You're delving into sheer speculation. Exactly what went wrong at their meeting is not known, many stories about it have circulated, the NDA thing is just one of them.
Kildall was not some ignorant yokel from the backwoods. Besides, titans of the computer industry do deals with yokels all the time.
In fact, Kildall did later make a deal with IBM to sell an IBM branded CPM/86 for the PC. Consumers had a choice between IBM PC-DOS, and IBM CPM/86. The former was $40, the latter $240. People (like me) chose the cheaper one, because nobody could explain what was better about CPM/86. And the rest is history.
You are absolutely right about speculation. But so is the assumption that it all did not matter at all and the WIndows dominance would have happened in just the same way had Gates been a farmboy (I'm exaggerating a bit, you never claimed that). But in dubio pro reo is not applicable, since nobody is accused: it's not a crime to get along better with some group than someone else.
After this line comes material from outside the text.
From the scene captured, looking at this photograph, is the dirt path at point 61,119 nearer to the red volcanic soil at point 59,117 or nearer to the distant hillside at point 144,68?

Maybe that is the misunderstanding that kept this discussion alive for so long: I'm not trying to privilege-shame anyone, just questioning the claim that it did not make a difference at all. (Actually I think that privilege-shaming is a really stupid concept, it won't ever achieve more than make its targets bitter or cynical, if it has an effect at all. It's not wrong to take an opportunity, just don't force it through improper means)
Kildall was not some ignorant yokel from the backwoods. Besides, titans of the computer industry do deals with yokels all the time.
In fact, Kildall did later make a deal with IBM to sell an IBM branded CPM/86 for the PC. Consumers had a choice between IBM PC-DOS, and IBM CPM/86. The former was $40, the latter $240. People (like me) chose the cheaper one, because nobody could explain what was better about CPM/86. And the rest is history.